Quince años
Hemos convenido como sociedad en que los menores de 16 años son inmaduros para tener sexo con adultos aunque lo pidan de rodillas
Supongamos que la niña quiso. Que dijo que sí, o no dijo que no, o no dijo nada. Que incluso persiguió a sus presas hasta cazarlas para presumir con las amigas de haberse tirado a los chicos más guais del pueblo. Por suponer supongamos que fue ella, niña terrible, quien les bajó la bragueta y procedió a satisfacerles, uno tras otro, insaciable, sin que ellos, hombres dominados por sus instintos, pudieran negarse. Supongamos, en fin, que después la niña, arrepentida, o pillada en falta, se inventó que la forzaron para hacerse la santita y de paso arruinarles la vida a tres muchachos ejemplares. Supongamos eso.
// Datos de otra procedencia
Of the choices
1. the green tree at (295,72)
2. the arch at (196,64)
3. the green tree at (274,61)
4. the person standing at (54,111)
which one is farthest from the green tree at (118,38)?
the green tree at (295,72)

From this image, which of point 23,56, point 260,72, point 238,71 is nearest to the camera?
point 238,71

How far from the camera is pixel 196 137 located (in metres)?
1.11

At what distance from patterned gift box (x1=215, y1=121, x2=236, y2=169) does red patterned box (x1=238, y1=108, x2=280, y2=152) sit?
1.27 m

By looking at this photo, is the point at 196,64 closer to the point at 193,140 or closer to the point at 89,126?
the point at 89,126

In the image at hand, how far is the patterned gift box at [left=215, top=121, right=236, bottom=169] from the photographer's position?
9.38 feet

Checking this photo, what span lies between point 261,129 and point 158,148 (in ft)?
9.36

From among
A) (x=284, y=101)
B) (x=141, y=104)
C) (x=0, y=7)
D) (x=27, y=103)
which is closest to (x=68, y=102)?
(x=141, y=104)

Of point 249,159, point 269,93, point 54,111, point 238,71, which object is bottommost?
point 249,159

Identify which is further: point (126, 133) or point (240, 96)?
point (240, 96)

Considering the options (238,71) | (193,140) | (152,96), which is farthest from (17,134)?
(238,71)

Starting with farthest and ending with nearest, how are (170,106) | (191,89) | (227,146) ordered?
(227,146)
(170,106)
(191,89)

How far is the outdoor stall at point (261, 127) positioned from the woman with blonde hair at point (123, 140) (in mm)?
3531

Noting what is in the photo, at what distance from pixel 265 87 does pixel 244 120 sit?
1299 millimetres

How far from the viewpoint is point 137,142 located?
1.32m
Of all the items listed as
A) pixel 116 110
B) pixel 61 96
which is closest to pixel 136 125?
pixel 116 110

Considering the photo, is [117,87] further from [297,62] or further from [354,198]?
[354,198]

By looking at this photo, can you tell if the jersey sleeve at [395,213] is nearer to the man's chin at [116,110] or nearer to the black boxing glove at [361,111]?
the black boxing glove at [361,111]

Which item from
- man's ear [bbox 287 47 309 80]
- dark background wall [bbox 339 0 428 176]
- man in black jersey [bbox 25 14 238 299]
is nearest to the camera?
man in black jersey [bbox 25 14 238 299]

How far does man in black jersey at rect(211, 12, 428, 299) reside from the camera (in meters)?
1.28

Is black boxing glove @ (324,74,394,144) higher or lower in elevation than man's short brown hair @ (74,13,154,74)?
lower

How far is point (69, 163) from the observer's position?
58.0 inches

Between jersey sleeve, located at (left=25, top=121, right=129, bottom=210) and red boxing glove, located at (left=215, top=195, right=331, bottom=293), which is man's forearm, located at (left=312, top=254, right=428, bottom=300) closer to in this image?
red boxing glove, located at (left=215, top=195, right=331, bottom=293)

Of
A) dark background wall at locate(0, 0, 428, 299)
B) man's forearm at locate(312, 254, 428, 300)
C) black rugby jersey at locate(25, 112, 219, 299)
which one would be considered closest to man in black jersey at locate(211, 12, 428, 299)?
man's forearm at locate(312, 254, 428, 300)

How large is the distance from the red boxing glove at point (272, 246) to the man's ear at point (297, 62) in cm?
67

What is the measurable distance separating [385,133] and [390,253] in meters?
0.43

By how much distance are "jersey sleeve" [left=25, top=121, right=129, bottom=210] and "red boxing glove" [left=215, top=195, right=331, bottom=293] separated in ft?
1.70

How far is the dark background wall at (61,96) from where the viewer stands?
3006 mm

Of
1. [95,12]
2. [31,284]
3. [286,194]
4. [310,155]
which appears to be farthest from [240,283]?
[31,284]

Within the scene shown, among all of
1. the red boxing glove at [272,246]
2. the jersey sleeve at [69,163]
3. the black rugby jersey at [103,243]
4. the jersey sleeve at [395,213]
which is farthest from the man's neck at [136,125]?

Supongamos ahora que los chicos, tres tíos como tres castillos de Aranda, invitaron a casa a un pibón de 15 años que les estaba pidiendo guerra. Que una cosa llevó a la otra y acabaron de aquella manera. Que ninguno pensó que tres tiarrones trajinándose a una quinceañera, porque sabían que lo era, pudiera ser cuestionable. Supongamos que, detenidos tras la denuncia de la nena, se defendieran atacando diciendo que ella quiso; que de niña, nada; que todo el pueblo sabe que es una calentorra. Supongamos también eso.
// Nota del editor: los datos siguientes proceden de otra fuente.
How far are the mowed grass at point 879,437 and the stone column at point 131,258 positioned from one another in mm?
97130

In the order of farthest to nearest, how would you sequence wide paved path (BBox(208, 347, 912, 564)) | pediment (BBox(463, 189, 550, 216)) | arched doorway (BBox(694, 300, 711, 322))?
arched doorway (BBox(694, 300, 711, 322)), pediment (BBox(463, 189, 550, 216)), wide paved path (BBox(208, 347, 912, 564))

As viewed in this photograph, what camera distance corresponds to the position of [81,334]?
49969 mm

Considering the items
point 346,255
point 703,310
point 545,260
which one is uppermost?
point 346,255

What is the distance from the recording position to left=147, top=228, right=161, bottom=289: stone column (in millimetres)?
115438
Da igual. Hemos convenido como sociedad en que los menores de 16 años son inmaduros para tener sexo con adultos aunque lo pidan de rodillas. En que los adultos, incluso si se les tiran críos encima, deben tener la responsabilidad de no aceptar esos requerimientos, o saber que están delinquiendo. Bien: tengo amigas que creen que, si la niña quiso, los chicos son inocentes. Y amigos que, aunque ella quisiera, ellos son culpables. Propongo un ejercicio a realizar en la intimidad del retrete, solos usted y su conciencia. Imagine que la niña es su hija, o su hermana. Ahora, que uno de los chicos es su hermano, o su hijo. Si lo que piensa a solas no es lo mismo que sostiene en público tenemos un grave problema como sociedad. Seguimos teniéndolo.